O QUE FAZER ::
(1) No trecho sobre o Protocolo Aníbal, por que os defensores da política de Israel dizem que o protocolo prevê destruir pontes e estradas próximas? Responda em uma a três frases.
(2) Reescreva em forma de lista o parágrafo do trecho sobre o Protocolo Aníbal que começa com "O caso tornou-se mais uma vez", mantendo as informações principais.
(3) Dê continuidade ao trecho sobre o Protocolo Aníbal a partir do ponto em que ele termina.

TRECHO ESCOLHIDO ::
-=-=-
Conforme aponta o livro Cativos, lançado pelo próprio instituto Van Leer de Jerusalém, o “Protocolo Aníbal” foi escrito em 1986 e se manteve totalmente secreto até o ano de 2003, tem como base “em caso de captura, a missão principal se torna resgatar os soldados dos captores, mesmo a custo de alvejar ou ferir nossos soldados”. A própria editora do livro, Merav Mack, descreve no prólogo que a “verdade chocante posta diante de um combatente no momento do sequestro ou da queda em cativeiro, um momento em que ele vai descobrir que o perigo principal à sua vida vem justamente do lado de seus colegas de armas”.

O caso tornou-se mais uma vez uma polêmica pública no ano de 2014, quando se utilizou o protocolo após uma ação do Hamas em Israel. Na mesma época, defensores da política de Israel afirmaram que o protocolo seria apenas “uma série de normas no caso de uma captura, como a abertura de fogo contra os sequestradores e destruição de pontes e estradas próximas a fim de evitar a fuga dos sequestradores.” Porém, que eventualmente seria “mal interpretada” pelos comandantes.

Fato é que este protocolo, em toda sua história, se revelou uma política de carnificina contra tudo e todos, atingindo inclusive a própria população de Israel durante o processo de “vingança” do exército.
-=-=-
DADOS ::
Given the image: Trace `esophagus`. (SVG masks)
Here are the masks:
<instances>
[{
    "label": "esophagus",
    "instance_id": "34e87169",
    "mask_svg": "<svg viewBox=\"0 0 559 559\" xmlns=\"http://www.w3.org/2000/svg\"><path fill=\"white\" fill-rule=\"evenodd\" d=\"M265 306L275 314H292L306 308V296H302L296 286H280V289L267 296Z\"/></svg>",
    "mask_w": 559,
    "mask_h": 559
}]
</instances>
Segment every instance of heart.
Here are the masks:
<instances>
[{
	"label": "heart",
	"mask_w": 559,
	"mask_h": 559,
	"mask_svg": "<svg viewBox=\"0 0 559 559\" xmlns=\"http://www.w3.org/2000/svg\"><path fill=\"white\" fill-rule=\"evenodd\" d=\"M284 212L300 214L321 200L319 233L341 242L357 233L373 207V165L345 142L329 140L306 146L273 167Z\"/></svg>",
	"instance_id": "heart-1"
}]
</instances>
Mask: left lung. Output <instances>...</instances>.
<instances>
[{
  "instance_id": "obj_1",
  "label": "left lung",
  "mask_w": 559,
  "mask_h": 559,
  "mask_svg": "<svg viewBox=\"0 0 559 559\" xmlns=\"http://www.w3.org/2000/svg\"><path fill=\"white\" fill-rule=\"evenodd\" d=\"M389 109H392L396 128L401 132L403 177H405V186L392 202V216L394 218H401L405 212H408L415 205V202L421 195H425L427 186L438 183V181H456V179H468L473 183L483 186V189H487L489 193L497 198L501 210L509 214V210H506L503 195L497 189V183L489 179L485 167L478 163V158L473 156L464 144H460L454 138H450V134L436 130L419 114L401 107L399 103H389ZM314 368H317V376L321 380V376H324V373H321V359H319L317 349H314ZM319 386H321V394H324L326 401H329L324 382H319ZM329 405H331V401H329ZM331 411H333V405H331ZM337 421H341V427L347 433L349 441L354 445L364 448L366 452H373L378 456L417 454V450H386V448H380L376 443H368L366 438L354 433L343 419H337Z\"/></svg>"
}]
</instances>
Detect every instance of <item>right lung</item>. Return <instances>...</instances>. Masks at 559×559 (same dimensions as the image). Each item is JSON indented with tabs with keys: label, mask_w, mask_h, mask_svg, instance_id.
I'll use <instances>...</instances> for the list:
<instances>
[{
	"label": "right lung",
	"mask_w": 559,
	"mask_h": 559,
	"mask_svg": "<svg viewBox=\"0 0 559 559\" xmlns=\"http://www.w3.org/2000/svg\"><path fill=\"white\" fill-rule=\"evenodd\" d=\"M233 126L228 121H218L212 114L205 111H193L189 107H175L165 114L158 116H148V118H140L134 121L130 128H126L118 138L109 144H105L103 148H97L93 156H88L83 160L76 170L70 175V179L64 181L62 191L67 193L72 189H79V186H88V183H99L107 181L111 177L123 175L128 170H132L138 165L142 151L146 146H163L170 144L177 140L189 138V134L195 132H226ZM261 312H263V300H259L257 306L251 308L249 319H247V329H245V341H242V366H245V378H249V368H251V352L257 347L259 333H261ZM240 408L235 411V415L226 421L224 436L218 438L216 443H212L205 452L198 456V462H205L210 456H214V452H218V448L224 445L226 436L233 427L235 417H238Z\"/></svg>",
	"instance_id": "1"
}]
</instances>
-=-=-
RESPOSTAS ::
(1) Segundo os defensores da política de Israel citados no trecho, a destruição de pontes e estradas próximas serviria para evitar a fuga dos sequestradores.

(2)
- Em 2014, o caso voltou a ser uma polêmica pública, quando o protocolo foi usado após uma ação do Hamas em Israel.
- Na mesma época, defensores da política de Israel disseram que o protocolo seria só uma série de normas para casos de captura. Entre essas normas estariam abrir fogo contra os sequestradores e destruir pontes e estradas próximas para impedir a fuga deles.
- Segundo esses defensores, as normas poderiam acabar sendo "mal interpretadas" pelos comandantes.

(3)
“Israel o invocou pela última vez em 2014 durante a guerra em Gaza daquele ano de acordo com as gravações militares vazadas, embora o exército tenha negado que tivesse usado a doutrina. Dezenas de palestinos foram mortos no bombardeio israelense que se seguiu, provocando acusações de crimes de guerra contra o exército israelense”, afirmou um antigo soldado israelense à Al Jazeera (What’s Israel’s Hannibal Directive? A former Israeli soldier tells all, Al Jazeera). ““Você abrirá fogo sem restrições, a fim de evitar o sequestro’”, disse ele, acrescentando que o uso da força é realizado mesmo com o risco de matar um soldado em cativeiro.

Além de disparar contra os sequestradores, os soldados podem disparar em cruzamentos, estradas, rodovias e outros caminhos pelos quais os oponentes podem levar um soldado sequestrado, disse Shaul.

“Os militares israelenses negaram a interpretação da diretiva que permite a morte de seus companheiros de tropas, mas os soldados israelenses, incluindo Shaul, entendiam isso como uma licença para fazer exatamente isso, pois é preferível a um cenário em que um soldado é feito prisioneiro” (idem).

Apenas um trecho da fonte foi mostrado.